Thanks for your kind and detailed explanation. : ) But actually, my question is about "why random noise is used for loss calculation", rather than where the denoising process actually happened.

In my opinion, the actually added noise between step "t-1" and step "t" should be used for loss calculation. But almost all currently available diffusion training code uses random noise for loss calculation.

May 30 '23 00:05 egshkim

Yes - that comes from the original definition of diffusion processes in the first paper: https://arxiv.org/pdf/2006.11239.pdf (specifically equation 14):

The real loss function (Equations 3 and 5) do relate x_t-1 to x_t via a variational lower bound, but this loss in intractable, the authors go through a derivation / simplification of this loss function which then results in this "simple" L2 loss form (eq 14)

The SR3 paper (https://arxiv.org/pdf/2104.07636.pdf) they also experiment with different loss norms (L1 vs L2) and find that L1 loss gives better results...

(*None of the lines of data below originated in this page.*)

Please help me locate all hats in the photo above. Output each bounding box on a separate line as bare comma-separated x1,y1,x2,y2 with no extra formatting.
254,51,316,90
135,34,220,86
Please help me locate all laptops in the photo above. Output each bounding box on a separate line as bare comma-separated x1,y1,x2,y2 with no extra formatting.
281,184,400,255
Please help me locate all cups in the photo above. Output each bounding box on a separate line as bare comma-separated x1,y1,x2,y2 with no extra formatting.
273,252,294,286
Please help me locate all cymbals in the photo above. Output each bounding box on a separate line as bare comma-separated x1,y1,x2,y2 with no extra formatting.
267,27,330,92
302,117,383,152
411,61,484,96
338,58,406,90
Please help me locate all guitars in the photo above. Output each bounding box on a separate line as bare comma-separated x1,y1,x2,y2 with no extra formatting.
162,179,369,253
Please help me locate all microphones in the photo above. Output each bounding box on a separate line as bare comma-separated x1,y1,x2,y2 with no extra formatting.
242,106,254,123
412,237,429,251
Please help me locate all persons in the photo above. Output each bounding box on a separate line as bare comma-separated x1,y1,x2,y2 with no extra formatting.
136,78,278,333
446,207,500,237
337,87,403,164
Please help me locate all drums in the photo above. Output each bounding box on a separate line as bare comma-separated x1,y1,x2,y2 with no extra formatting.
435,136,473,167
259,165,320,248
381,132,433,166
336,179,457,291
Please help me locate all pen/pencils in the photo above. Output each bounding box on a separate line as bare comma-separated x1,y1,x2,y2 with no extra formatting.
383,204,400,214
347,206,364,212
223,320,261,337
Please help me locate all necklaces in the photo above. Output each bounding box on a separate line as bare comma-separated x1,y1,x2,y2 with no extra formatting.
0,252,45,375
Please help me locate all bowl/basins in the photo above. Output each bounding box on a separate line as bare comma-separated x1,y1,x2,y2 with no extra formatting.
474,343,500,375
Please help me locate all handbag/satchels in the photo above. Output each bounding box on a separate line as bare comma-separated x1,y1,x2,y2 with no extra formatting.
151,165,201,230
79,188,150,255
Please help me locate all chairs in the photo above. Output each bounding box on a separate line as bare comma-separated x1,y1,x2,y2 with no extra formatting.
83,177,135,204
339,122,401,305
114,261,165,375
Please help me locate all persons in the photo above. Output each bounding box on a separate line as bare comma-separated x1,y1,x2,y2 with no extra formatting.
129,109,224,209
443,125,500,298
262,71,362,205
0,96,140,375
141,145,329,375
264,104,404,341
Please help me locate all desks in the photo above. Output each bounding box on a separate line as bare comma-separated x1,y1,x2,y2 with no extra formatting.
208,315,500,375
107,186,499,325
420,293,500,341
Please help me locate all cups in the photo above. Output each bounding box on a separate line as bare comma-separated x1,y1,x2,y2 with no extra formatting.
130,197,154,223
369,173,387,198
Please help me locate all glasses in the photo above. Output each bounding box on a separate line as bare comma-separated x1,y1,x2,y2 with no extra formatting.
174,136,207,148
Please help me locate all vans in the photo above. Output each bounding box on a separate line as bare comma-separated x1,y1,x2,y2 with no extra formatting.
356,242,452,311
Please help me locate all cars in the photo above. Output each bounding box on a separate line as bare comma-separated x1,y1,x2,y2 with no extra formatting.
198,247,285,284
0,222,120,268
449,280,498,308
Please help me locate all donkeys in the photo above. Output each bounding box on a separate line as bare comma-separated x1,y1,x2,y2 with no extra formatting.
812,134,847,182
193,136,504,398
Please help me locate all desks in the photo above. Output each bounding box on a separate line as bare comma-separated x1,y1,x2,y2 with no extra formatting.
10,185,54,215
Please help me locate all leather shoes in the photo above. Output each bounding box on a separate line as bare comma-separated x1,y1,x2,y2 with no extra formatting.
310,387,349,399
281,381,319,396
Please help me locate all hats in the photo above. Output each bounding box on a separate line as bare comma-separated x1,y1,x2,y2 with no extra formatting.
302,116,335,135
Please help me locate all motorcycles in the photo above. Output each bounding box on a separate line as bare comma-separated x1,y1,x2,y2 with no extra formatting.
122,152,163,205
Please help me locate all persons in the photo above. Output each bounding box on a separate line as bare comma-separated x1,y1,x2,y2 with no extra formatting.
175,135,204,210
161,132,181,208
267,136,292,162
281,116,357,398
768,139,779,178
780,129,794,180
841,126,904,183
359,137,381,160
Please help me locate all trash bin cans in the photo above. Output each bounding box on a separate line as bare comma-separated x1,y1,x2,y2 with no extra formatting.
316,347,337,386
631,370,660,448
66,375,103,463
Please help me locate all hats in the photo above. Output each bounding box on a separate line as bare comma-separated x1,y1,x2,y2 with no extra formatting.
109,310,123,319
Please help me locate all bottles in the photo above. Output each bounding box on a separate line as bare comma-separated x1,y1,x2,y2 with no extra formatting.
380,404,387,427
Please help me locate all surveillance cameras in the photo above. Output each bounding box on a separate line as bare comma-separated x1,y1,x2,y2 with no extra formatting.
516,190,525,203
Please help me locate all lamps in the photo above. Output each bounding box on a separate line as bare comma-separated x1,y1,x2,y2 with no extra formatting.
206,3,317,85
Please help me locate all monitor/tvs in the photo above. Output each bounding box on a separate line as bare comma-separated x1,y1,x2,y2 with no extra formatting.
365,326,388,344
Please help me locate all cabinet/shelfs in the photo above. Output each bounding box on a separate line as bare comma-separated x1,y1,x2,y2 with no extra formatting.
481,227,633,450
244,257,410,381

I'm no mathematician so the derivation is a bit hard to follow, I also welcome further explanations :)

May 30 '23 01:05 Krasner

@egshkim I'm working with this repo too so i'll give my 2 cents. the denoise_fn which is the u-net is not actually reconstructing an image from noise - rather it is predicting the amount of noise added at each timestep. so x_recon is a misnomer - it really should be noise_pred.

Thanks for your kind and detailed explanation. : ) But actually, my question is about "why random noise is used for loss calculation", rather than where the denoising process actually happened.

In my opinion, the actually added noise between step "t-1" and step "t" should be used for loss calculation. But almost all currently available diffusion training code uses random noise for loss calculation.

As far as i know,the function 'default' means that return the actually noise if actually noise is exist,only return the random noise when actually noise is not exist.i hope my answear can help you.

May 30 '23 03:05 whiteYi

Image-Super-Resolution-via-Iterative-Refinement Image-Super-Resolution-via-Iterative-Refinement copied to clipboard

Why is the loss of Diffusion model calculated between “RANDOM noise” and “model predicted noise”?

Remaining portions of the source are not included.